Site icon David Boles, Blogs

How Not to Leave Blog Feedback at 7:00am on a Sunday Morning

There’s nothing quite like waking up early on a Sunday morning to a voicemail ping that a new message is waiting to be heard.  Imagine my non-delight as, at 7:00am, I listened to some woman start a five-minute rant against and article I wrote eight years ago — and she started it all off with this sentence:

“You’re a piece of sh@t.”

I’m not spelling out the her word of the day, but you get the idea of where the rest of her message was heading.

Based on the Googly mess that is a Google Voice email transcription of that voicemail, and the manner in which it started, I deleted the voicemail after that first sentence without listening to an insane person trying to wield imaginary power against ruining my day.

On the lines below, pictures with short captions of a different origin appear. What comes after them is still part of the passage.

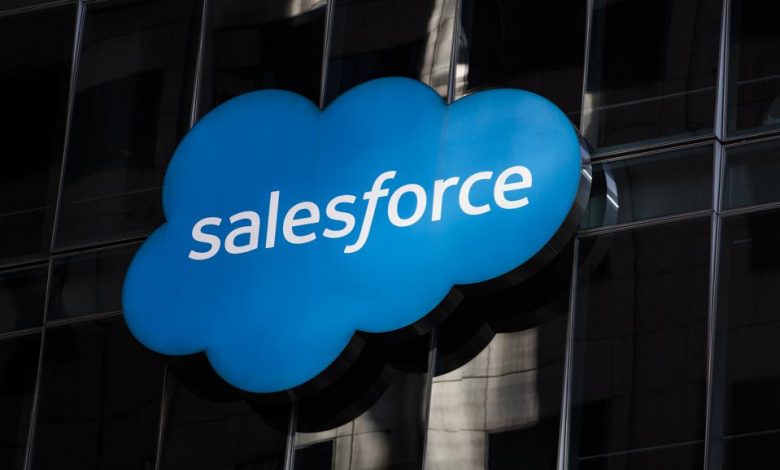 Salesforce is the most widely used Customer Relationships Management platform. (Photo by Stephen Lam/Getty Images) GETTY IMAGES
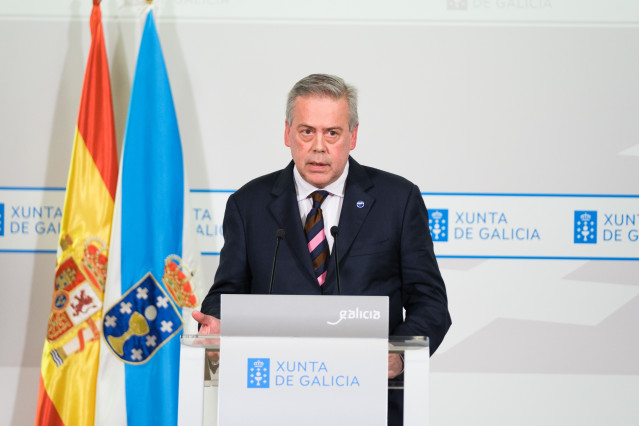 El conselleiro de Sanidade, Antonio Gómez Caamaño, en rueda de prensa.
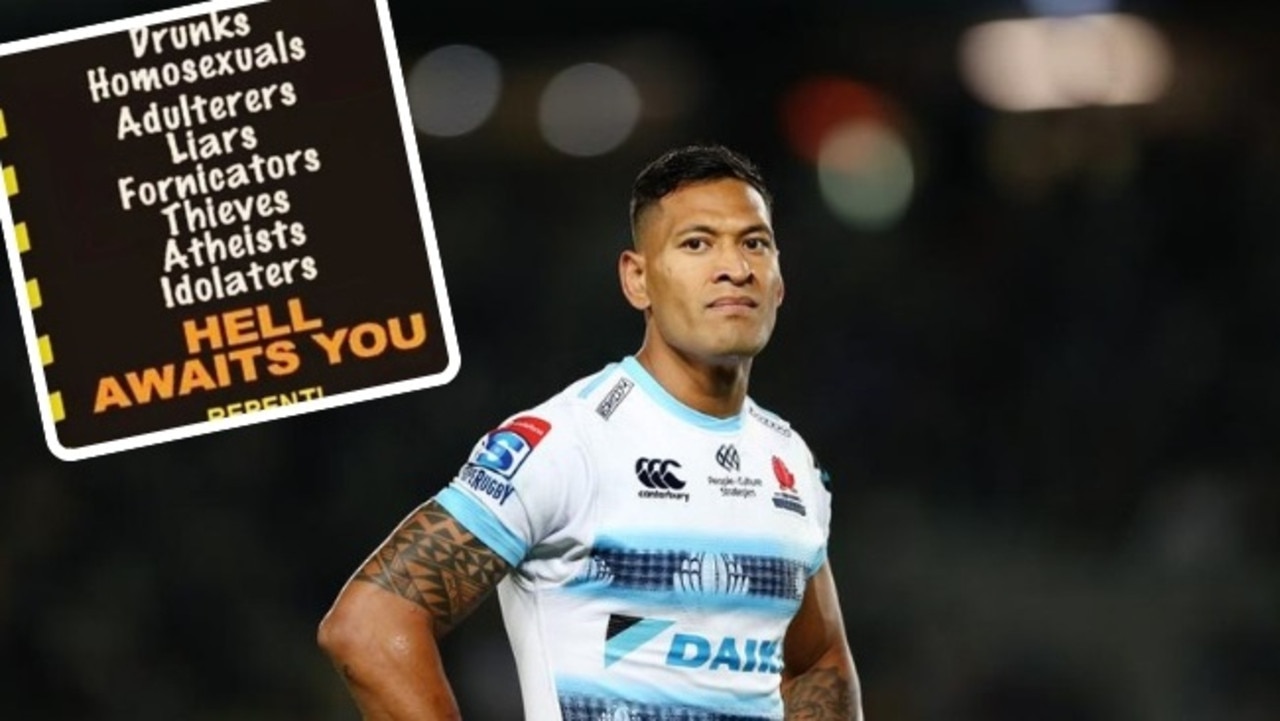 Israel Folau Sacked, Rugby Australia, Wallabies, Waratahs, Anti-gay ...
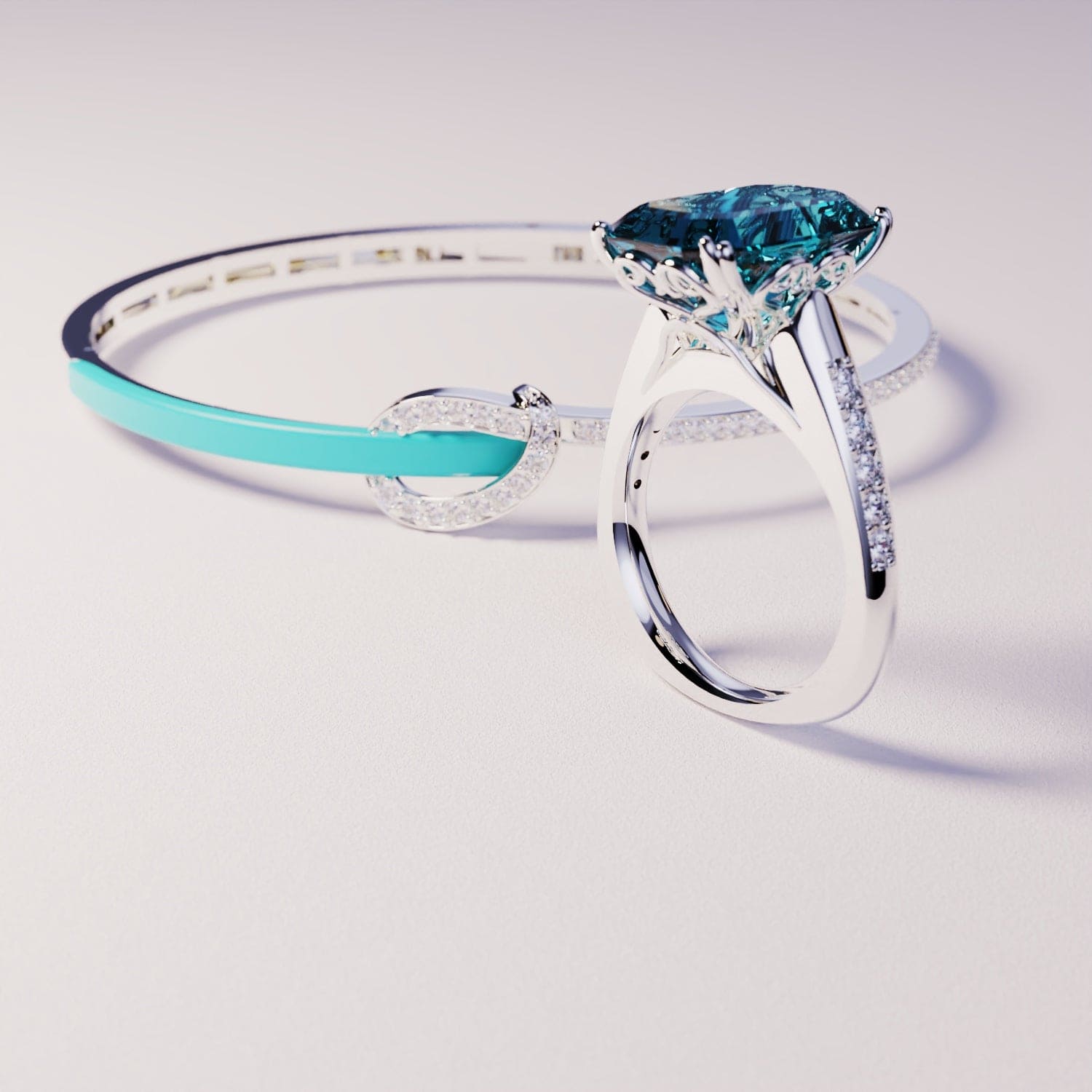 Azure Dream: Armband & Ring Upgrade - S925 Sterling Silber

I found it highly amusing that the Google Voice email transcription ended the call with the woman admonishing me to be kinder and gentler and to become a “compassionate person!”  Harr!  There’s nothing quite like the cold fish of irony slapping a hapless caller right in the face as payback for drunk dialing!

Yes, I knew there was always a risk in publishing my phone numbers on the internets — even with Verizon Wireless call blocking on all my lines, and even with Google Voice’s excellent call blocking, and even with the new ability to block people directly from my iPhone via iOS 7 — the unsavory can sometimes break through because most of those protections only work after you get the first unwanted call.

You can’t — perfectly, yet! — precog screen first time callers.

I still feel the benefit of having the phone numbers published on the web outweighs the risk because I still need to publicly re-associate those numbers with me and not with the previous owners.  That decision burns backward when I get Sunday morning voicemail from the unsettled.

Here’s a hint for future hate callers of all ilks and purposes in the world — don’t bother. Just like all my hate mail gets measured and filtered so I don’t have to see it, so too, does my voicemail and that’s true of anyone in the same sort of public station; anyone else you’d dare to call will have the same protections in place.  Sure, a nasty word or two may get by the first time, but never a second or a third.

We Who Have to Deal With You — understand the price we have to pay for putting ourselves online, in real-time, in public, using our real names — while sorts like you get to snipe at us anonymously and from a distance with zero repercussion.  At least we have your phone number on file.

If you really want to protest and make a human difference — do something other than complain and blame and curse out people you do not know. Start your own blog to purge your boils. Join in the comments stream of the article you do not like so everyone can share in your vile nature.

Or, just do the right thing, and repress and internalize your need for expression so everyone else can remain calm and happy and un-bothered by your desperate need for attention.

This sort of “Me First” behavior is now the rue of our everyday — where any little thought or protest gets moved to the individual forefront for instant expression without editing or clarification or an ounce of composure.  If those people can vomit on everyone, and not just themselves, then the point of their day has been taken — or so they think.